だけど大丈夫だよ、というように彼は肩を抱きよせながら言います。
「姉を探す。このゲームが終わったら、探しに行って一発引っぱたいた後ね…言いたい事が在るんだって」
「…雅之」
「言いたいってさ、ありがとうと、ごめんなさいって…何回も、何回でも」
胸がただただいっぱいで苦しくなりました。
あの子はばらばらになった両親を、また最初から「家族」と認め、
拙いながらも努力をして、ようやく暮らせるようになったのです。
真穂は償っているのではないでしょうか。
でもならば私は?
嘘をついてきた私という姉の存在は、どう償えるというのでしょうか。
わからなくて、それがまた申し訳なくて……二度と会わないと決めたのに、
「姉」と呼ばれると喜ぶ自分がいます。
この想いすら、虚像であり、姉というロールプレイングを演じているだけなのかもしれません。

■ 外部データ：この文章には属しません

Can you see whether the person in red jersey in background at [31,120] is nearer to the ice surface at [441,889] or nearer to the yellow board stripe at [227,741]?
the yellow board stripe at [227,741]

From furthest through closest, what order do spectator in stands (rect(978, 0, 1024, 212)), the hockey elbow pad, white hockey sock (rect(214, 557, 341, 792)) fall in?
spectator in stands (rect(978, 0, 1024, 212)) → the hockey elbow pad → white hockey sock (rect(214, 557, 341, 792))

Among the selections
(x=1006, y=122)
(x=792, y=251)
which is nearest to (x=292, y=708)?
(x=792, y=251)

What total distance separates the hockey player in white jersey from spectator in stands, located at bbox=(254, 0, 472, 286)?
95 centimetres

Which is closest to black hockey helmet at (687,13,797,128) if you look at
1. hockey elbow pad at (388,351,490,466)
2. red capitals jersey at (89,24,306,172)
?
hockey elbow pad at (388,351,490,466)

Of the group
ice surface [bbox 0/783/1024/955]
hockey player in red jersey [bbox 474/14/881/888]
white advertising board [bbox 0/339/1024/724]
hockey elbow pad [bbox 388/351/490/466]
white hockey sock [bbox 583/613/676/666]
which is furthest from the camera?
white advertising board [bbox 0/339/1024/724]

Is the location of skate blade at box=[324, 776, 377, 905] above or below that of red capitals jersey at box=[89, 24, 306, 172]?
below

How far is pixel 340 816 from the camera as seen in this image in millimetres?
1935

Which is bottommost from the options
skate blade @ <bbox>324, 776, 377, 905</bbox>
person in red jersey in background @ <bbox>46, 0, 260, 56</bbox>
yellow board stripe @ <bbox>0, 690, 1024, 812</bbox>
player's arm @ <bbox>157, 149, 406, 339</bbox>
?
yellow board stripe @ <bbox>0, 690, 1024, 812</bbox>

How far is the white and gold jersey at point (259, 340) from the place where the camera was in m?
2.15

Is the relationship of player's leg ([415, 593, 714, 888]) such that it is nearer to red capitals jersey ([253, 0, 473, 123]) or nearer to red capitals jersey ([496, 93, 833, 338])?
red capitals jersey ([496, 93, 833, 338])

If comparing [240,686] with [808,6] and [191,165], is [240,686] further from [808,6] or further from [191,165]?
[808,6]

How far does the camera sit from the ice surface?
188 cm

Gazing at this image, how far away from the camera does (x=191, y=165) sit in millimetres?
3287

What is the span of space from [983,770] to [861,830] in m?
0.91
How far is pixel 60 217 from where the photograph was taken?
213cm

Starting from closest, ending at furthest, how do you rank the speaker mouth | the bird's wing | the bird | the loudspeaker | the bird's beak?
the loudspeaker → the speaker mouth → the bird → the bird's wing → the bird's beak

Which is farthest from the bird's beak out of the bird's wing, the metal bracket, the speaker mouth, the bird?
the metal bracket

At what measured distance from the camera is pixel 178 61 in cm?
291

でもそう割り切りたくなくて、言葉にしたらいいものがわからないです。
「あ、大丈夫。大丈夫ですよ。俺が泣かせただけなんでははっ」
彼の言葉が聞こえる。それから溜め息間切りに誰へとなく呟くのです。
「会いたいってただ素直に言えばいいのにさ。二人ともほんよそっくりだな」
どのくらいの勇気が必要か、知らないこの夫は呑気に微笑んで私を甘やかすのでした。
「あの毒舌言ってたよ、約束してくれたからさ。無事に真穂を現実に返してくれるって。大丈夫」
だから今回も大丈夫。
危険はないよ、そう何回も私に言いきかすのでした。